By Vansh Agarwal and Shreyaa Narayanan
(Reuters) – Match Group Inc on Tuesday forecast first-quarter revenue below expectations after Tinder, the face of online dating, became a sore point in 2022 and drove the company’s first ever quarterly decline.
While a tough economy and a stronger dollar had also crimped its business, poor product execution at Tinder was the “significant” culprit, Match said. Dating app Hinge’s business was also hit by product delays, among other headwinds.
Shares of the Dallas, Texas-based firm fell nearly 11% in trading after the bell, with Match saying it will book charges of about $6 million in 2023, following cuts to marketing spend, headcount and real estate expenses in a cost-saving drive.

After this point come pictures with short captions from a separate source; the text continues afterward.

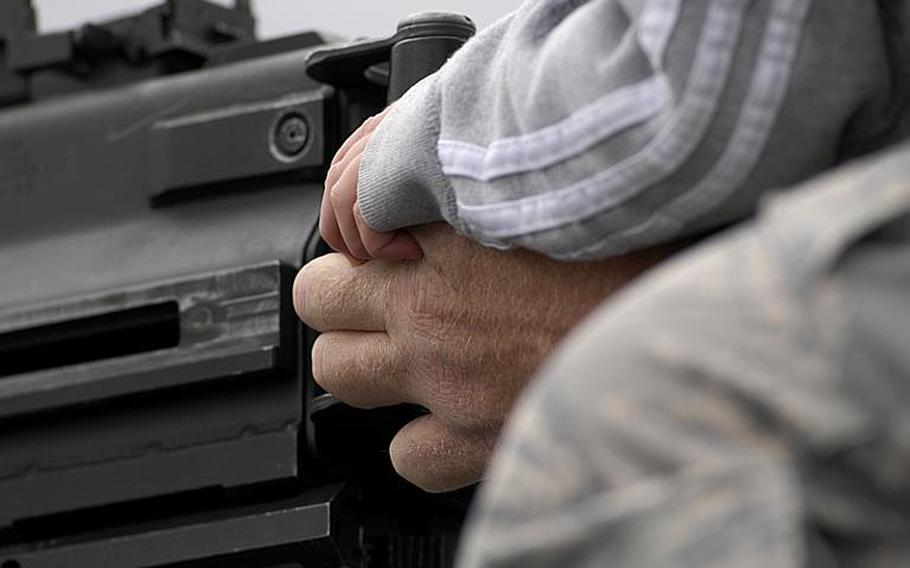 A young boy grips the hand of Staff Sgt. Bruce Rick, with the 52nd Security Forces Squadron, as Rick shows base visitors a MK-19 grenade launcher mounted on a Humvee during the Spangdahlem Air Base open house on Saturday, July 30, 2011.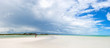 HOLBOX, MEXICO - MAY 22, 2018: Panaoramic view of tourists walking the beach at Holbox Island while a storm passes through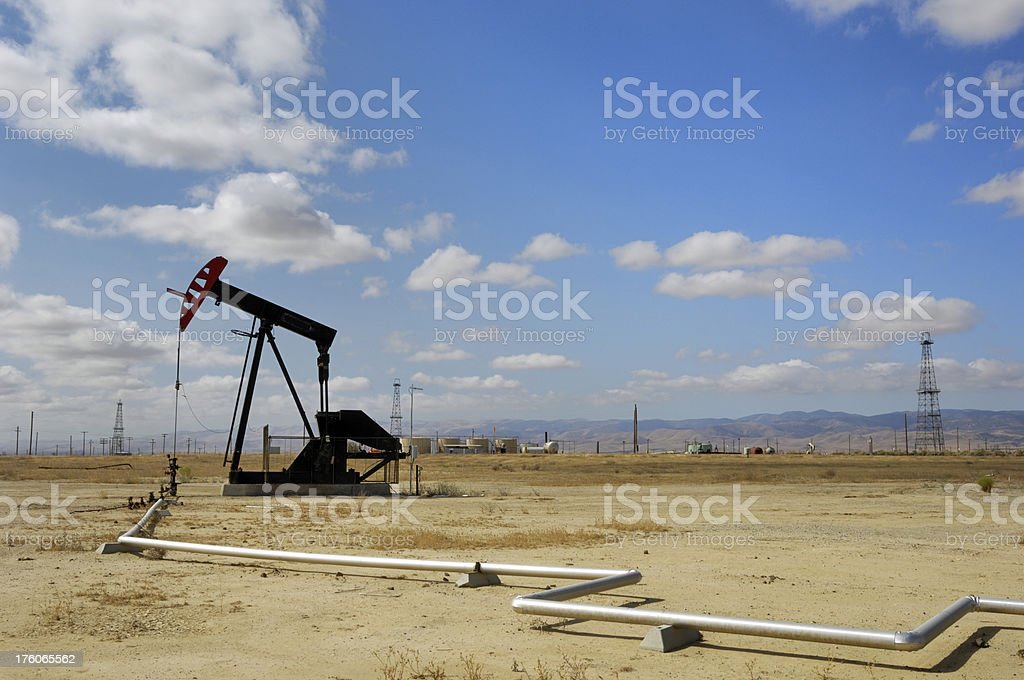 Oil Pumpjack with Clouds in Background stock photo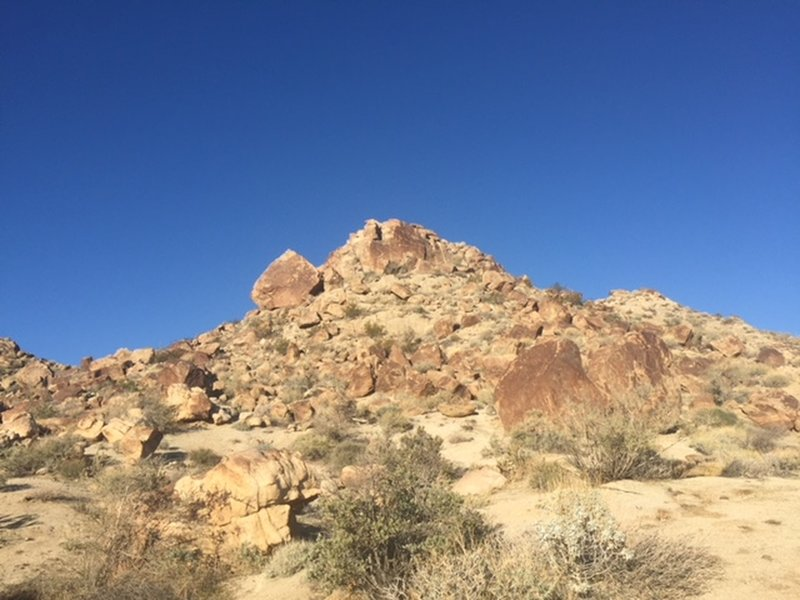 View west of some of the rocky terrain that you'll pass.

The company, which has largely relied on word-of-mouth advertising so far, said Tinder will be launching its first global marketing campaign in the current quarter to improve brand perception.
The move comes after analysts expressed concerns that its minimal advertising efforts for Tinder would suppress business as competition intensifies from the likes of Bumble Inc while growing fears of a recession deter lower-income users.
“Price sensitivity is increasing given the current macro environment, and our experts think users’ willingness to pay is beginning to hit a limit,” said Third Bridge analyst Nicholas Cauley.
Tinder’s revenue per payer declined 2% in the quarter.
Match reaffirmed its 2023 revenue growth forecast of 5% to 10%. It expects revenue growth to reach double digits by the fourth quarter on increasing momentum in the second half.
The company forecast first-quarter revenue between $790 million and $800 million, lower than analysts’ estimates of $817.3 million, according to Refinitiv data. It cited in-app purchase fees as a major year-over-year headwind.
Revenue fell 2% to $786 million in the fourth quarter ended Dec. 31, also missing expectations of $787.3 million.
Total payers fell 1% to 16.1 million.